Dans son élément


Je peux sentir les poils de mes bras se hérisser alors que je glisse, droit comme une flèche, jusqu’au fond du long cylindre de métal. Sa froideur est pour moi aussi confortable qu’un hamac, et quoique je devrais m’y sentir étouffé, étranglé, pris au piège dans la plus primaire des claustrophobies, je me sens dans mon élément. Entravé, mais libre. Entouré des chaînes libératrices de l’Ascendance. En contrôle, dans un univers de feu et d’acier. 
 
J’atteins la paroi inférieure de cet incongru habitacle, et tout se met en place, moi y compris. Rien ne fait plus aucun doute. Rien n’est plus important et pourtant, tout compte. Car ici, à l’intérieur même de la passion qui me permet d’avancer, de la raison qui, il y a de cela des décennies, m’a mis au monde, il n’y a ni blanc ni noir. Il n’y a que du gris, du peut-être, du chaos embouteillé.  

L’odeur de la poudre endort mes appréhensions et tranquillise ma conscience. Mes yeux, fermés pour les protéger du prochain acte, voient plus clair que jamais. Je suis l’avènement des beaux jours, le messager de l’espoir de milliers de gens, le porteur de la torche qui illumine leur vie, au moins provisoirement.
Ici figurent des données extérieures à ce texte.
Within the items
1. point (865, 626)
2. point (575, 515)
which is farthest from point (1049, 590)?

Je leur apporte un peu de bien-être en emmenant vers le ciel une partie de ma sérénité. Du moins, je l’interprète ainsi, justement ou pas. C’est bientôt pour moi un nouveau départ.
 
J’entends le grattement qui signale le commencement de la plus brève, mais de la plus merveilleuse des symphonies. Une poignée de secondes me séparent de mon devoir.

J’attends...  

J’attends?  

N’est-ce pas plutôt Tout Le Reste qui m’attend? Les personnes qui sans le savoir anticipent ma venue ont mis les métaphoriques couverts sur la table du destin. Oui... je me souviens maintenant d’avoir reçu l’invitation... Je suis à la fois l’hôte et le convive.  

Nous nous attendons mutuellement, donc, moi et la flèche du temps. Elle laisse le futur à la merci de mon tracé d’Artiste.   
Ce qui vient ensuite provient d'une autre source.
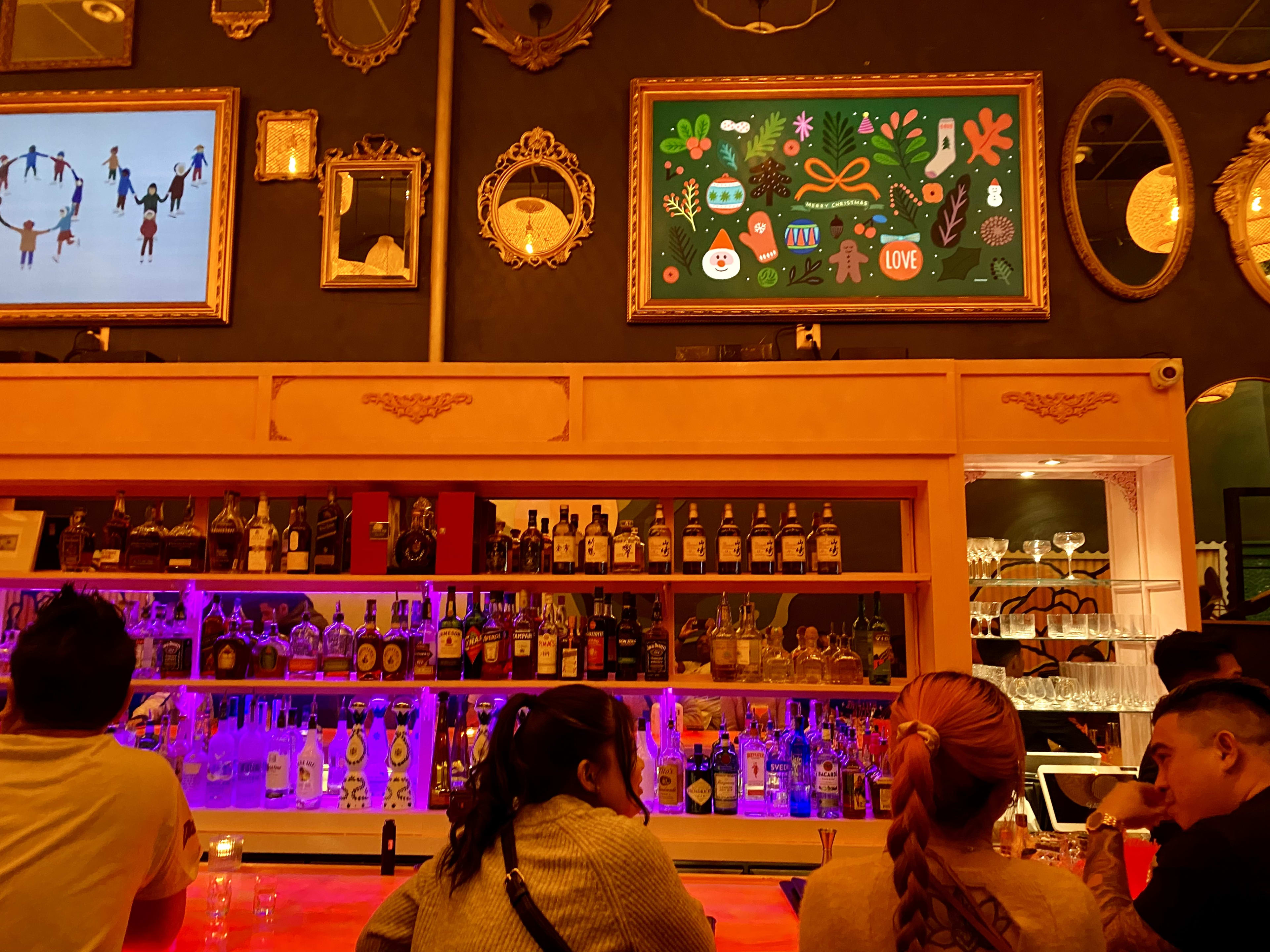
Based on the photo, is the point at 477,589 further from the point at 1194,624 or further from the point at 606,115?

Je lève la tête alors que la Détonation retentit dans mes oreilles, les inondant d’une douleur bienvenue. Un puissant souffle prend naissance sous mes pieds, et je suis propulsé hors du canon. Le contraste est presque trop brusque. Du gris foncé au gris pâle, une couleur que je sais apprécier. En bas pourtant, le peuple ne voit pas sa beauté. Il n’y voit que du morose, de la tristesse. Le peuple est atteint d’un daltonisme héréditaire bizarre qui lui fait confondre mon gris et le Noir. Peu importe. Je pourfendrai le mauvais temps qu’il déteste tant, et dans mon élan, je percerai le linceul céleste pour livrer la couleur qu’il espère. Mon patron est presque aveugle, mais je me plie à ses caprices avec joie. Avec la dignité qui accompagne ma fonction.  

Je fonce toujours plus haut. Il me semble que jamais je ne serai assez haut. Malgré cela, je peux presque atteindre mon but. Le vent plaque mes vêtements contre ma peau, et je traverse l’espace à une vitesse vertigineuse, plus vite que n’importe lequel des faux oiseaux créés par l’homme. Et puis j’aperçois mon objectif. Il flotte, nonchalant, au dessus de la tête du peuple en attendant de verser sur lui sa source de vie. Ses pairs l'entourent, aussi stoïques. Je ne les hais pas personnellement, mais je sers mon patron le peuple loyalement, et je veux son bonheur. 

Soit. Je remplacerai le gris par le bleu. Je le détruirai, malgré la futilité de cette entreprise, pour que mon supérieur superficiel puisse jouir des teintes qu'il désire. Je le ferai encore plusieurs fois, autant aujourd’hui qu'en d’autres jours.  

Je ne prétends pas pouvoir éradiquer tout le gris du ciel, mais je ferai ce que je pourrai sans me plaindre. Ma place est dans un canon. Je suis né pour couper les nuages et j’adore mon métier.